Sloping the excavation sides out to a safe angle can be even more expensive. In most cases, excavated spoil must be hauled away to distant fill sites and the voluminous trench back-filled with sand, which must be purchased, trucked to the site, and compacted.
Often, unsafe trenches exist because of the lack of a trained, qualified person. The MIOSHA standard requires that an ongoing inspection of an excavation or trench shall be made by a qualified person. The qualified person described in the standard is trained to recognize soil types, understand the characteristic hazards of each one, and design shoring and/or soil sloping as dictated by the unique site conditions.
The qualified person also monitors the progress of the work to identify hazardous conditions as they develop.
Because most soils can support themselves temporarily while a trench is open to install a pipe, inexperienced and uninformed workers may not realize the dangers to which they are exposed. Some clay soils are known to support themselves so well that a mile of vertical-sided trench can be excavated with not even a shovel-full of soil caving off the sides.
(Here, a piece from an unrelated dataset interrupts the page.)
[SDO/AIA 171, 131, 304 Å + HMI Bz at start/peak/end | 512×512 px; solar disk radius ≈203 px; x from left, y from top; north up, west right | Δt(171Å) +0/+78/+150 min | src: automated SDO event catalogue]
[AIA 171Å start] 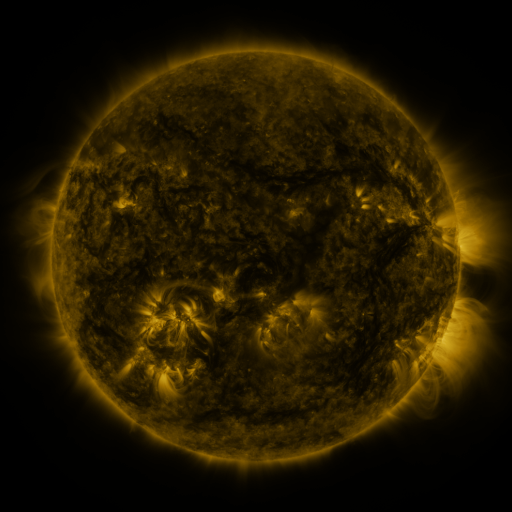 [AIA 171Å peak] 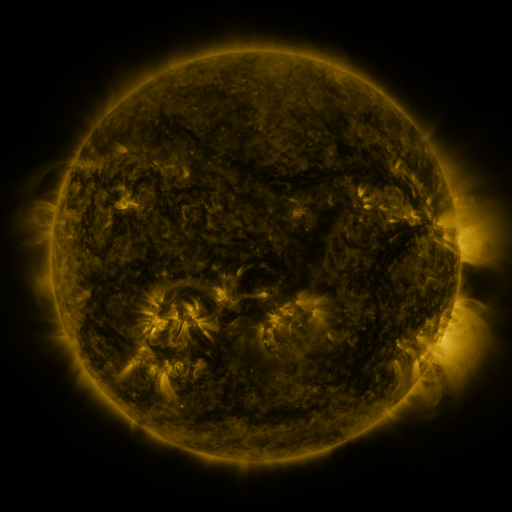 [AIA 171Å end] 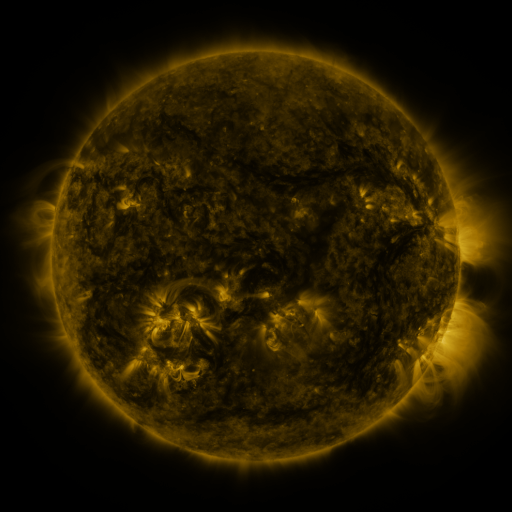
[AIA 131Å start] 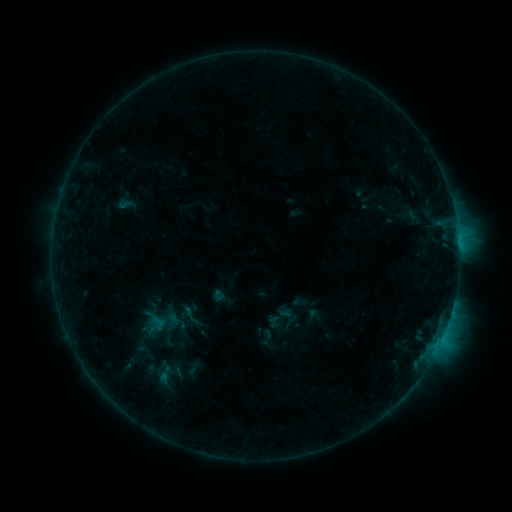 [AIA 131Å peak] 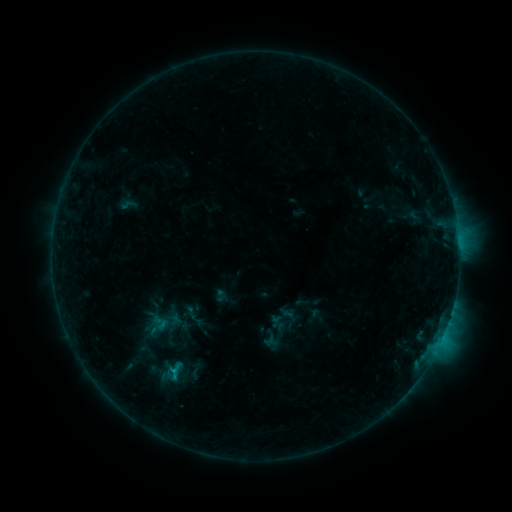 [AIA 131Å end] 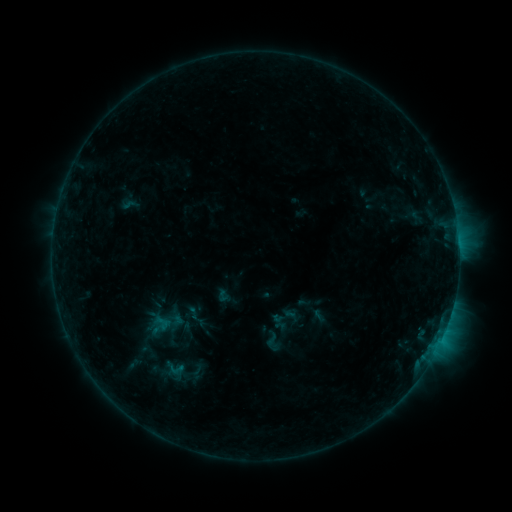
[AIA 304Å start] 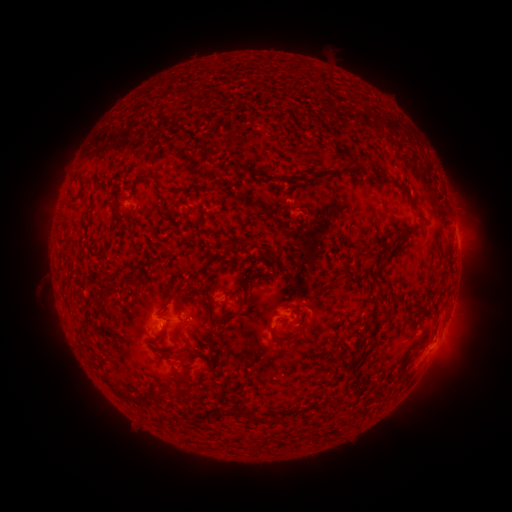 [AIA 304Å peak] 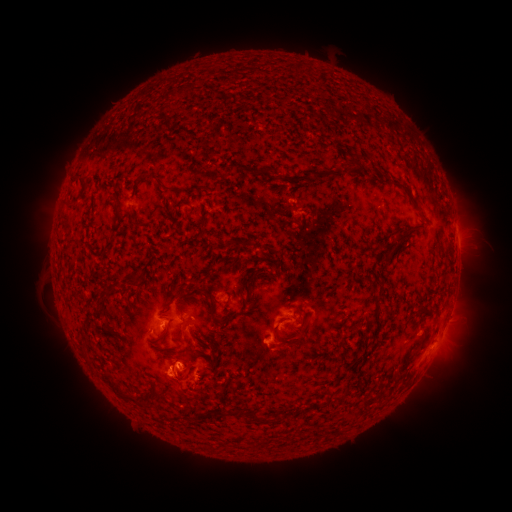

Then suddenly, a thousand pounds or more can cave in and crush an unsuspecting worker.
Although the numbers of cave-in fatalities have been at lower levels on average during the six to eight years previous to 1999, last year's trend is alarming and cannot be ignored. Enforcement of the standards that apply to excavation and trenching workplaces will be receiving increased attention consistent with the MIOSHA Strategic Plan as the 2000 construction season gets underway. Each employer in the underground industry must pursue the goal of 100 percent compliance with the MIOSHA standards and zero cave-in injures and fatalities.
As tragic as the 1999 deaths were, the real tragedy would be to repeat the agony suffered by the survivors of the workers lost in trenches last year.